■ DATA UNDER STUDY:
-- Opening Marker --

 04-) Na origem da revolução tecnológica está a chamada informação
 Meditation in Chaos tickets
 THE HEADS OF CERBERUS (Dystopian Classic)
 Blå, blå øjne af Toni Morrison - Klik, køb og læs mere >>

-- Closing Marker --
-- Opening Marker --

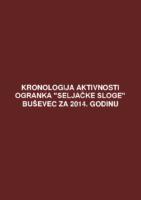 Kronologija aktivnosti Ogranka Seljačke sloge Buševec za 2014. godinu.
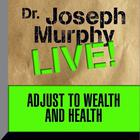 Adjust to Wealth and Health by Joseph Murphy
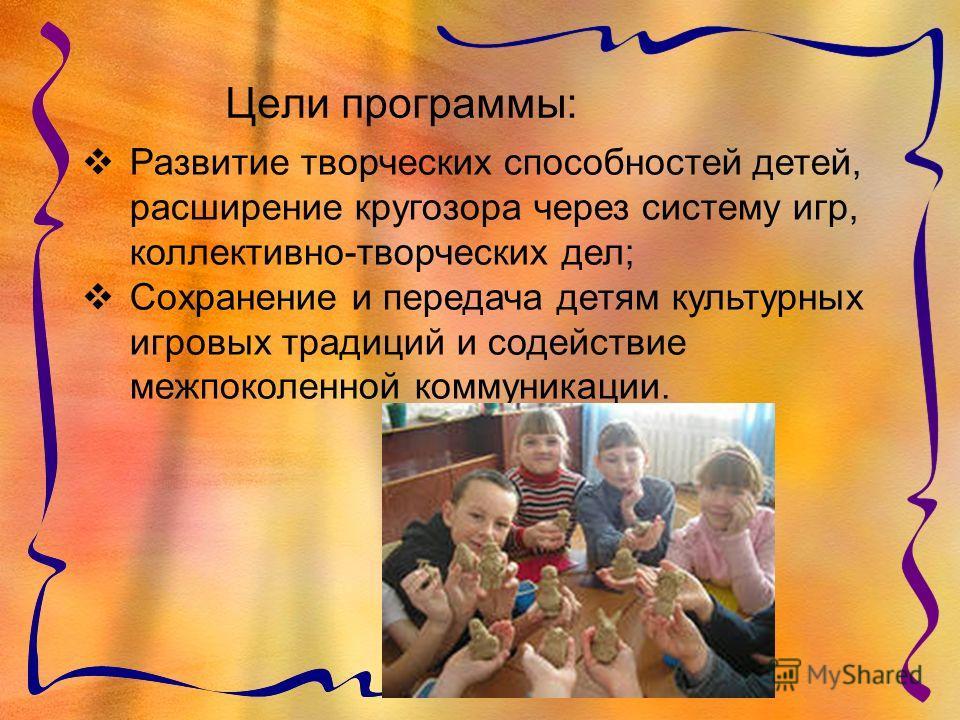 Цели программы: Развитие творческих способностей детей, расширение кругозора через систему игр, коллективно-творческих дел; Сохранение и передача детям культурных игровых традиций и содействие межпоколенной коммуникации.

-- Closing Marker --

■ YOUR INSTRUCTIONS:
Restate word for word the entries above, starting at the line with "THE HEADS OF CERBERUS (Dystopian Classic)" and ending at the line with "Blå, blå øjne", inclusive, and no others.

■ SOLUTION TO THIS PROBLEM:
 THE HEADS OF CERBERUS (Dystopian Classic)
 Blå, blå øjne af Toni Morrison - Klik, køb og læs mere >>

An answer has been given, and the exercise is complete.